A woman in my book club spent ten minutes of a recent meeting trying to convince all of us to read Howey’s novel. Her suggestion was shot down because the book is too new and, therefore, difficult for people to acquire (I spent nearly six weeks on the waitlist for one of the sixteen copies at my public library). I decided to read it based on her effusive praise and her statement that her brother and her cousin, neither of whom are readers, read this book in two days and have not stopped talking about it.
In Howey’s dystopian world, men and women live in silos tolling their days below or above ground depending upon their role in the community. The “uppers” live in the top part of the silo serving as the mayor, sheriff and deputies, or in the IT department while the “mids” – so-called because they living in the middle of the silo – work as doctors, nurses, or on one of the hydroponic farms and those on the lowest floors work in the mines or in the machinery shop. The later rarely make the journey up to the top of the silo unwilling – or, more likely, unwelcomed – to take in the view at the top of the desolate, acidic landscape outside through the single window. A window onto a shattered city that must be cleaned and maintained to prevent erosion from the environment outside the silo’s walls; a task that falls to those accused of treason against the silo for no one has ever survived a cleaning. While no one has ever refused to clean when they get outside the silo’s walls, Holston, the first to volunteer to clean, is determined to be the first to do so.
The greatest intrigue of this novel is the setting in which it is placed, and I have to applaud Howey for taking something as mundane as a grain silo and turning it into something so imaginative.
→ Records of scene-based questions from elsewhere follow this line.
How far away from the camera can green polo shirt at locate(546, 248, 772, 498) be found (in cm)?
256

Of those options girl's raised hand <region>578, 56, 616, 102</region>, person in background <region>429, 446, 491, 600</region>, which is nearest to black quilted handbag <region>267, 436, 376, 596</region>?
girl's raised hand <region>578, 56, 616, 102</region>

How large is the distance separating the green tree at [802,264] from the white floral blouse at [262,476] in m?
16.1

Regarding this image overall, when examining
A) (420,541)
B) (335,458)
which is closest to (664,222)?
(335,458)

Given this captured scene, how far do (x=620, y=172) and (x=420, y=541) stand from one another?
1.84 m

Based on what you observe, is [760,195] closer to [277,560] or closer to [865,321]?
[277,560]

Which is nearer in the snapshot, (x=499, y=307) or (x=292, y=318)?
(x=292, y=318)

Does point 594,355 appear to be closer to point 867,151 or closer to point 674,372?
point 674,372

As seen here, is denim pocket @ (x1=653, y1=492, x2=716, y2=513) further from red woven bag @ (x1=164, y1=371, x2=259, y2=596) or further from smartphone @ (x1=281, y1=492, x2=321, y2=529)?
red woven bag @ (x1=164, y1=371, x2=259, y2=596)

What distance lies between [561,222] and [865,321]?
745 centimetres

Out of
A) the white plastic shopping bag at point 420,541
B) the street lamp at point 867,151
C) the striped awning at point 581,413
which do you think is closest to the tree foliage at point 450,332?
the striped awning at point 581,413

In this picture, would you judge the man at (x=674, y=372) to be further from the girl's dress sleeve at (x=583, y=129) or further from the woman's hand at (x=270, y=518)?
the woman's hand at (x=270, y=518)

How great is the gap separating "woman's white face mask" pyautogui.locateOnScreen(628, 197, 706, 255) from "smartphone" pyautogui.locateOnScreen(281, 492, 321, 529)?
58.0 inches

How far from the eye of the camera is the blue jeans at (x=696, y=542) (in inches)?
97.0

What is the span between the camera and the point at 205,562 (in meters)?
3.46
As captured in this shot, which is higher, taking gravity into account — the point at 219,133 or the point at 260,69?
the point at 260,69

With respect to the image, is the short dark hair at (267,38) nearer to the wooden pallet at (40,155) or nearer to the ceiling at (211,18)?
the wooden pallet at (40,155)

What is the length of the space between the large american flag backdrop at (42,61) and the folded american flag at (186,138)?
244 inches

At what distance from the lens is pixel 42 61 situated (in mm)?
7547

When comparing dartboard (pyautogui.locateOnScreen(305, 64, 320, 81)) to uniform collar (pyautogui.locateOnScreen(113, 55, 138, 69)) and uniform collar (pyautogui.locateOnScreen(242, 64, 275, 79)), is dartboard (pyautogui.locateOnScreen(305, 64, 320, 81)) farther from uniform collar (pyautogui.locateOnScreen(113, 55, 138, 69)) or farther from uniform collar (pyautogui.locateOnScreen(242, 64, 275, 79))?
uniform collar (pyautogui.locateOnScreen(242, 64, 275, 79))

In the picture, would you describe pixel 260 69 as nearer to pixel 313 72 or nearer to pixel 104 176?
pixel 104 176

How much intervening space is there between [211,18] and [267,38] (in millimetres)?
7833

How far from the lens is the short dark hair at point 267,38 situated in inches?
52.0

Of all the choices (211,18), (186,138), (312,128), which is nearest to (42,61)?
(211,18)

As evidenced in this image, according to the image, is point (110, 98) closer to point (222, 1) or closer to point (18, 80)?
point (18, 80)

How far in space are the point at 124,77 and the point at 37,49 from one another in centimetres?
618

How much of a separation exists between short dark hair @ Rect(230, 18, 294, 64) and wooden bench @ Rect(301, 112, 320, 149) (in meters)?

I do object to the idea that the silo is located in Atlanta, Georgia given the resources used to maintain the silo and the jobs that provide said resources, but it is minor detail in the face of a highly-detailed, highly-structured society created by Howey. While the novel appears at first glance to be a critique of environmental degradation, it is actually a thorough critique of technology and its ability to distort perceptions of reality.
The novel is broken into five parts and each part gains a new main character – Holston, the sheriff of the silo; Jahns, the silo’s mayor, and Marnes, her deputy; Juliette, a mechanic promoted to sheriff; Solo, who I cannot describe without spoiling the novel; and Lukas, a IT worker. The shift in focus is difficult to appreciate at times; I began to care about one character only to be told I must care about another right away. The sense of loss becomes an unnecessary drag on the narrative and was never replaced by the hatred or fear I was supposed to have for the villain of the novel because of how much of a caricature he was. He could not have been more obvious if was he twirling a handlebar mustache.
Fairly well paced, the novel moves forward through a series of events with cleanings of the window (and, therefore, the silo) demarcating the end of several sections of the novel. It becomes an intriguing question of who will be next and why that I found myself racing towards that eventually unfolds into what happens when someone refuses to clean for the first time. More information about the past of the society – how and why it was founded – begins to open up to the reader, and I ended up enjoying those chapters more so than the ones covering life outside the silo. The novel, thus, goes through a series of ups and downs in terms of enjoyment, particularly when a whole slew of characters are introduces at the end with little resolution, and I’m sure I will pick up the next two books in the series in the new future.
- Howey, Hugh. Wool. Simon & Schuster, 2013. Print. 509 pgs. Omnibus edition. ISBN: 9781476735115. Source: Library.